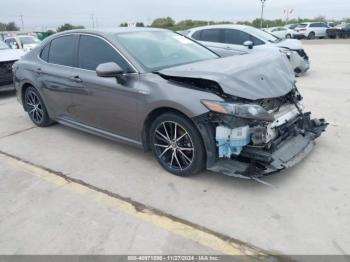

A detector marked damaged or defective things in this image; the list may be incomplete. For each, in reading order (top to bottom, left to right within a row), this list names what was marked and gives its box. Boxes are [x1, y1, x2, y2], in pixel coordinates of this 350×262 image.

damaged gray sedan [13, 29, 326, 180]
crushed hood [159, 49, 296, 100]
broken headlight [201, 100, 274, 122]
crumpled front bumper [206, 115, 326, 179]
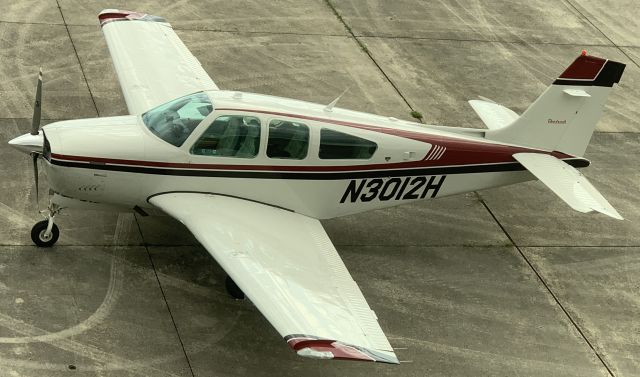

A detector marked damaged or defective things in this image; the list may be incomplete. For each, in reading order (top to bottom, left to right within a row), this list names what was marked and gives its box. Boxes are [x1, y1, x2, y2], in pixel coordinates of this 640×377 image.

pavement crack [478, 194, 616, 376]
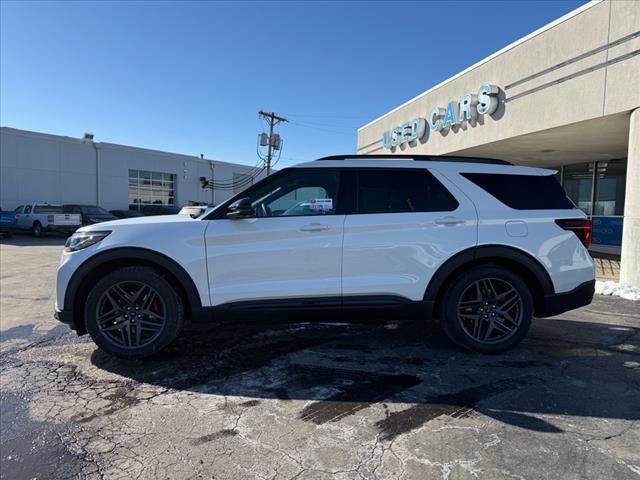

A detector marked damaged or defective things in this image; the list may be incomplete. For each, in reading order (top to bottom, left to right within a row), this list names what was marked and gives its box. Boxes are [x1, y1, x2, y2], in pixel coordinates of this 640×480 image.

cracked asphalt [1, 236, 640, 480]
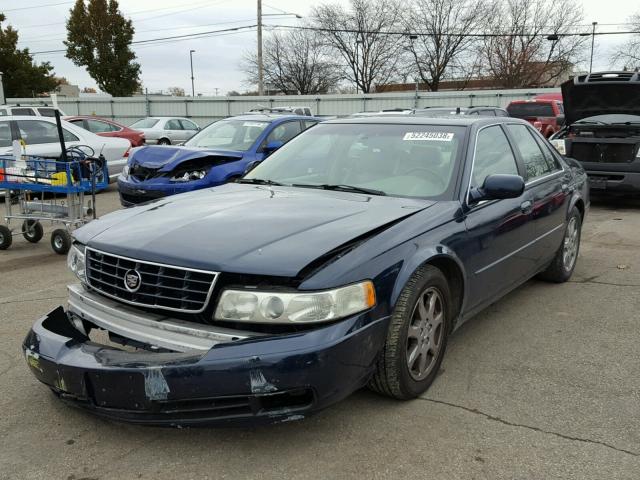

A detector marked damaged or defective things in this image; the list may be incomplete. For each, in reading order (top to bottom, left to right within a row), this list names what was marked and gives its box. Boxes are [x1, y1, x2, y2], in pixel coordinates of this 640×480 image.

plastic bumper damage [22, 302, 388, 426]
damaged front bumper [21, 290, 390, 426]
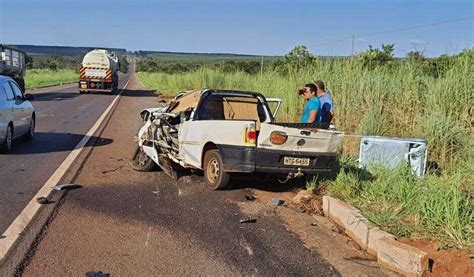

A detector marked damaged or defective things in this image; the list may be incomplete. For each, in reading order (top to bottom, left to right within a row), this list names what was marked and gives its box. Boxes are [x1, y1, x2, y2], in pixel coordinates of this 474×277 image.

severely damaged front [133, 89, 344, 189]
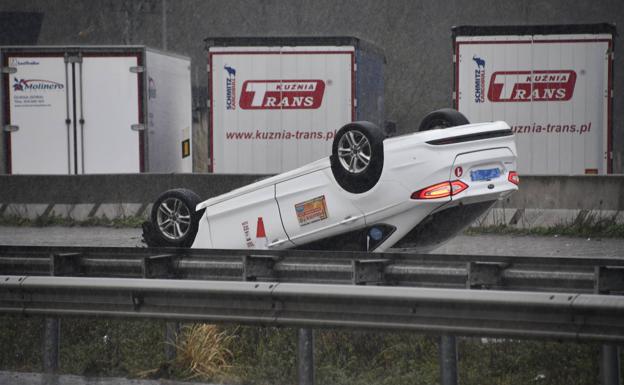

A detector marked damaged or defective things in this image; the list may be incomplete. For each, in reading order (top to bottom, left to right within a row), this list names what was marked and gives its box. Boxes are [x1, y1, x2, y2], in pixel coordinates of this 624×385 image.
——
> **THE PROBLEM**
Give the records a second time exactly, keeping the images out.

> **RESPONSE TO THE EXERCISE**
A detector marked damaged or defective things in this image; the list may be incomplete. For each, in reading order (top to bottom, left to right within a row), this list names what was marked and gives its box. Boxes are [x1, y1, x2, y2], in pixel coordinates of this 350×262 image.

damaged gray sedan [13, 29, 326, 180]
crushed hood [159, 49, 296, 100]
broken headlight [201, 100, 274, 122]
crumpled front bumper [206, 115, 326, 179]

A detector marked damaged or defective things in this image; the list may be incomplete. For each, in reading order (top to bottom, left to right within a row), this list names what was marked and gives its box. Boxes are [x1, y1, x2, y2], in pixel coordinates of this 640×377 image.

pavement crack [478, 194, 616, 376]

A detector marked damaged or defective things in this image; the list may be incomplete. For each, in reading order (top to bottom, left to right within a row), this list names what was marked and gives its box. Boxes are [x1, y1, x2, y2], in pixel coordinates of this 640×480 image.

cracked asphalt [1, 236, 640, 480]

A detector marked damaged or defective things in this image; the list may be incomplete. For each, in reading order (top to bottom, left to right within a row), this list names what was marked and gives its box. Boxes are [x1, y1, x2, y2], in pixel coordinates of this 640×480 image.

plastic bumper damage [22, 302, 388, 426]
damaged front bumper [21, 290, 390, 426]

A detector marked damaged or defective things in this image; the list may be incomplete. For each, in reading order (top to bottom, left to right within a row), this list names what was marked and gives its box. Boxes are [x1, y1, x2, y2], in pixel coordinates of this 474×277 image.

severely damaged front [133, 89, 344, 189]

A detector marked damaged or defective things in this image; the list may be incomplete. For each, in reading order (top to bottom, left to right within a row), this list names what was marked and gives its box. Boxes are [x1, y1, x2, y2], in pixel coordinates of this 624×385 image.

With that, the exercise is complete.